Right before the snap, McCourty and Gilmore both booked it to the other side of the field. Van Noy also shifted his focus away from Whittaker and on to McCaffrey.
As the ball was snapped, Gilmore, McCourty, Van Noy and linebacker Elandon Roberts, in green, all tracked McCaffrey, leaving Whittaker, in orange, and Dickson, in pink, wide open. Newton hit Whittaker for a 28-yard catch-and-run touchdown.
It’s difficult to assign direct blame on this play. Ideally, Gilmore immediately would track McCaffrey back across the field, McCourty wouldn’t have to slide over and Van Noy would keep his attention on Whittaker. It’s unclear what Roberts’ assignment on the play was.

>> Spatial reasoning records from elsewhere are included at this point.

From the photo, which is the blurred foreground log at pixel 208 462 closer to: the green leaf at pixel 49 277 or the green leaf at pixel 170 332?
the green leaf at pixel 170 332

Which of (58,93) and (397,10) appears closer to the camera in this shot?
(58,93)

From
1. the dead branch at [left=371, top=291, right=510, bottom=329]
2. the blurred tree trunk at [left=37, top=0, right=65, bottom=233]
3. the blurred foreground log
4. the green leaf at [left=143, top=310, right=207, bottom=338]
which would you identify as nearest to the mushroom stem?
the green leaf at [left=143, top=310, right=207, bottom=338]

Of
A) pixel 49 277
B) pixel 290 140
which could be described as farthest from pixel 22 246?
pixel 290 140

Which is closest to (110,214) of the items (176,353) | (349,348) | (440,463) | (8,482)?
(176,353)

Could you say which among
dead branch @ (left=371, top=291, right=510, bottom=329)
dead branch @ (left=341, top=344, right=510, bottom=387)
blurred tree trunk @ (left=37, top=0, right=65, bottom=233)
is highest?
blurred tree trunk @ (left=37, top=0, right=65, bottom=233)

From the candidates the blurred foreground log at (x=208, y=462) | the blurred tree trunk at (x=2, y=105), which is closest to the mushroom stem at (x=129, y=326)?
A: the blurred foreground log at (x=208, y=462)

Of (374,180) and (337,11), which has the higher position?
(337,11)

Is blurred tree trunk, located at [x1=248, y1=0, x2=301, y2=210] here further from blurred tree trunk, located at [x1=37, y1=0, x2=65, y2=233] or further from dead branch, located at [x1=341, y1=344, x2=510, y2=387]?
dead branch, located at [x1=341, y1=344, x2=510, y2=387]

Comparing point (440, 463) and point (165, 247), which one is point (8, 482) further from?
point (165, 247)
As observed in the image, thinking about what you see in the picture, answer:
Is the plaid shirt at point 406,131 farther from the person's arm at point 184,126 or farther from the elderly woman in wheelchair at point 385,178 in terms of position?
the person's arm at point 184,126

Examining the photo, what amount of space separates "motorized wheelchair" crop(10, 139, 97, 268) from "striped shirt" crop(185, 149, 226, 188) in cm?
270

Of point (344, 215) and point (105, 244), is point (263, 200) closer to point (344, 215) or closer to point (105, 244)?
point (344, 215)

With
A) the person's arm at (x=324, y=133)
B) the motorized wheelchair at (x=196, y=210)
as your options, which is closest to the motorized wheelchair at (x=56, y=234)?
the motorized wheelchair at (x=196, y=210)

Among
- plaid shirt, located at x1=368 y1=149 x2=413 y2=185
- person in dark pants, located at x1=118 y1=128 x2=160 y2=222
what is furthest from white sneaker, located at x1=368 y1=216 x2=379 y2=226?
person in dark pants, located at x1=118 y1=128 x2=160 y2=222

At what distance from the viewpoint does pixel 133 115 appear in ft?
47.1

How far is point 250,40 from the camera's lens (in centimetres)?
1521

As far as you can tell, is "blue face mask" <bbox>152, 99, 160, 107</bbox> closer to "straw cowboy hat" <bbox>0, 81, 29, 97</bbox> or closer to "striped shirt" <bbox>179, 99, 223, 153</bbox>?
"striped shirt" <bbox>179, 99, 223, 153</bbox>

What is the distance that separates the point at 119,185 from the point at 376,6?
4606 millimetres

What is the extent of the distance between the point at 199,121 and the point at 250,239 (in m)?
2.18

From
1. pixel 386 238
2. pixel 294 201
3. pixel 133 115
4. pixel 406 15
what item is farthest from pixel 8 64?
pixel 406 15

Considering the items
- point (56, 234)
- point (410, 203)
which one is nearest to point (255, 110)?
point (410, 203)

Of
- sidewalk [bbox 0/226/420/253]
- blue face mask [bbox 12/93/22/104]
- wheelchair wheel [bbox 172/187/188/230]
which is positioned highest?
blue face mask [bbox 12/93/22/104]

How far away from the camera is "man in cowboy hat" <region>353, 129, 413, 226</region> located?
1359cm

If either McCourty or Gilmore manned their post on the defensive right side of the field, Whittaker doesn’t score a touchdown. Whittaker also likely wouldn’t have scored if Roberts or Van Noy had kept track of him.
The Patriots did none of that, instead focusing four players on McCaffrey and none on two wide open targets. Touchdown.
SECOND QUARTER, 1:14, THIRD-AND-9
The play started off with Malcolm Butler covering Damiere Byrd, in aqua, Rowe on Kelvin Benjamin, in red, Gilmore on Devin Funchess, in yellow, and McCourty on McCaffrey, in white.
Here were all of the moving parts when the ball was snapped.
McCourty, in white, continued covering McCaffrey, while Butler, aqua, shifted over to Funchess, who became the inner-most receiver. Rowe, in red, moved over to Byrd, who ran another crossing route. Gilmore, yellow, the outside cornerback, also continued to run across the field, though it’s unclear if he thought he was covering Funchess or Byrd. Benjamin, in red, cut outside.
Gilmore continued running next to Rowe, while Benjamin broke outside. Duron Harmon, the free safety, saw Benjamin wide open and started breaking towards him.
Here’s how open Benjamin was when he made the 43-yard grab. He was stopped by Harmon before getting to the end zone, but his reception set up the next play the list.
Since Butler and Rowe switched targets based on their routes, it appears Gilmore should have shifted his focus to the receiver running an outside route.
SECOND QUARTER, :31, SECOND-AND-6
Here’s who we have on this play: Gilmore in yellow, McCourty in white, Rowe in red and Butler in aqua.
Funchess started going in motion, so Rowe followed him across the field, indicating man coverage.
As Funchess came across the field, Gilmore, in yellow, tapped on his helmet, appearing to communicate that he would take Funchess.
Gilmore lined up across from Funchess while McCourty was across from Byrd. McCourty appeared to motion to Rowe to cover the tight end, Dickson. While Rowe and McCourty were talking, Gilmore appeared to point to Dickson. Neither Rowe nor McCourty saw this.
So, what happened when the ball was snapped? Gilmore and Rowe both covered Dickson and McCourty took on Byrd. That left Funchess sprinting down the field uncovered.
Rowe adjusted too late, and Funchess scored on a 10-yard reception.
The defense then got a tongue-lashing from defensive coordinator Matt Patricia.
Once again, it’s unclear why Gilmore didn’t continue to cover Funchess. Even if the defensive backs were supposed to adjust based on routes, then Gilmore, the outside cornerback, still should cover Funchess, who ran a deep out.
This was the Panthers’ final offensive play before the half. Gilmore was benched after the half for the one play in which Rowe reinjured his groin.
Here are other notes from our film review:
— The final uncovered play appeared to come in zone coverage, though it’s difficult to tell based on the TV tape. Jonathan Jones, Patrick Chung and Butler all were in the area on a 39-yard catch by Benjamin.
— Rowe had tackling issues before going down with the injury. He allowed first downs on two missed tackles.
— Gilmore also extended drives with two costly illegal use of hands penalties.
— Running back Mike Gillislee ran with more power than we saw in the first three weeks of the season and had probably his best game as a Patriot.
— Marquis Flowers filled in for Elandon Roberts after the linebacker left the game with an ankle injury. Flowers looked more comfortable in coverage than as a run defender.
— Linebacker Dont’a Hightower took on a reduced role as he returned from a knee injury. That probably was smart, since Hightower also didn’t play any preseason games.